Abrasions, such as scrapes and friction injuries, are also common. Falling and scraping a knee or hand while running or riding a bicycle are the most common causes.

Puncture wounds—those injuries where a sharp object pierces the skin and goes into the tissue—are slightly less common but do occur often at home, in the woods, or at camp. Stepping on a nail, getting a splinter, or being pierced by an awl during leathercraft are frequent occurrences.

First Aid

Minor wounds are treated the same and involve simple techniques taught in all levels of our program from Cub Scouting to Venturing.

  1. Clean the wound: Simple soap and water work fine. In the case of a puncture, you should remove the item (splinter, thorn, nail, etc.).
  2. Treat the wound: Typically a small amount of antibiotic ointment or cream will help speed healing and prevent infection. Be sure you don’t use something that might cause an allergic reaction. Some skip this step altogether.
  3. Cover the wound: A clean bandage is all that’s needed for most of these types of injuries, but absorbent gauze and tape may be needed for larger abrasions.
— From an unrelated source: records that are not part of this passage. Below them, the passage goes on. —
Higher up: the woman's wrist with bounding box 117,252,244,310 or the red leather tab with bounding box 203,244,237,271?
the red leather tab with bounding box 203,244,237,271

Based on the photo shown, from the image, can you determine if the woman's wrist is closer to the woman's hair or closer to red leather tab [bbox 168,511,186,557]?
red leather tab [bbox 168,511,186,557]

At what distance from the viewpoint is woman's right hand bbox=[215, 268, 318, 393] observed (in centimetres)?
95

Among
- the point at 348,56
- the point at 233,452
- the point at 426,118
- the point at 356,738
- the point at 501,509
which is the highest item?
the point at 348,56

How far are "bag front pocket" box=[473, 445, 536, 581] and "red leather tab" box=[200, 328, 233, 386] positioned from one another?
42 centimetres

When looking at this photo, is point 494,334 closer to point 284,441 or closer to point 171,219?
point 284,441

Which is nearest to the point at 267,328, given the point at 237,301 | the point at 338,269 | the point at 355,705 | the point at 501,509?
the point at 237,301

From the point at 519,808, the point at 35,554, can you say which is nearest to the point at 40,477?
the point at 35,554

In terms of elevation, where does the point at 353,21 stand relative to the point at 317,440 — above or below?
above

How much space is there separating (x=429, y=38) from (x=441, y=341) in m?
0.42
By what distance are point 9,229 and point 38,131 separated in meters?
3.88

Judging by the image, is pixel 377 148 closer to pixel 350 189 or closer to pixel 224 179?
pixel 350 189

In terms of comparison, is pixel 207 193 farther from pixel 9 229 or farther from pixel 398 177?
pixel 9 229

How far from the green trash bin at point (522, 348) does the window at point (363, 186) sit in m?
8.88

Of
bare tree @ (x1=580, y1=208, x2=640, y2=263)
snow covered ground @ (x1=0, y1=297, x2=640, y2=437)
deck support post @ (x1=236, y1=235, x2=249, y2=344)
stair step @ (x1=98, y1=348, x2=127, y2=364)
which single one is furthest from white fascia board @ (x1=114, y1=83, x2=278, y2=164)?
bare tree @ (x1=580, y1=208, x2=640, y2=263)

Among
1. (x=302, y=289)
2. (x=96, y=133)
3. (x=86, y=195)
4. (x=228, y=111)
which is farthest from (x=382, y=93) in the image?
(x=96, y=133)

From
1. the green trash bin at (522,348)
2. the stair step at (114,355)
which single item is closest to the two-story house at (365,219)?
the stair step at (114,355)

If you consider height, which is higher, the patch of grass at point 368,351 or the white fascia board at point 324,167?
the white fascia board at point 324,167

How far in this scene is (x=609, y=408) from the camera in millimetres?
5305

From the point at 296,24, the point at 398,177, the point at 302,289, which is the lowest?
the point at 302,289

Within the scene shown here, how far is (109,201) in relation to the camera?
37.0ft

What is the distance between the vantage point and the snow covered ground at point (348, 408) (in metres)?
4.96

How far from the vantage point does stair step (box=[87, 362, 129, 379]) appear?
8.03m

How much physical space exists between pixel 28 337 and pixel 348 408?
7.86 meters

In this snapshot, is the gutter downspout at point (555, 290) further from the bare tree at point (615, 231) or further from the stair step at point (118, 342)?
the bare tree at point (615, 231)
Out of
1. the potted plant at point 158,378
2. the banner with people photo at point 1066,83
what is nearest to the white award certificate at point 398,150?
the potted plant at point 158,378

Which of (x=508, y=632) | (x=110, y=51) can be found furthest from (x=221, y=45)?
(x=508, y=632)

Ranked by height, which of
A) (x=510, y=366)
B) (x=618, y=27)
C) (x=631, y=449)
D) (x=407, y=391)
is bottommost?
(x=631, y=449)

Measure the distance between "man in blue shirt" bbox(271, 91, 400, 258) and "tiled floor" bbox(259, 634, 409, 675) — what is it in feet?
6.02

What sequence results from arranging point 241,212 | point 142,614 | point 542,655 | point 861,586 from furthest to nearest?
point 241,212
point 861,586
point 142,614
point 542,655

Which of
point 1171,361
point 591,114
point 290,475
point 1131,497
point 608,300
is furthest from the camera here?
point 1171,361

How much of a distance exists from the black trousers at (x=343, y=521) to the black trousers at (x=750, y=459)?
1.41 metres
Replace a bandage that becomes wet, soiled, or bloody.

Note that more serious wounds should be handled a bit differently. Deep punctures, larger cuts, or any wound that looks infected (is red, oozes, or is hot) or won’t stop bleeding may need to be evaluated by a medical provider. Puncture wounds may especially require attention as a tetanus booster may be needed. Wounds around eyes; punctures in the chest, neck, or abdomen; and any wound that won’t stop bleeding may also need rapid medical attention. Animal or human bites will require medical attention, especially if the skin is broken. Please report to your council any incident that requires medical care beyond first aid.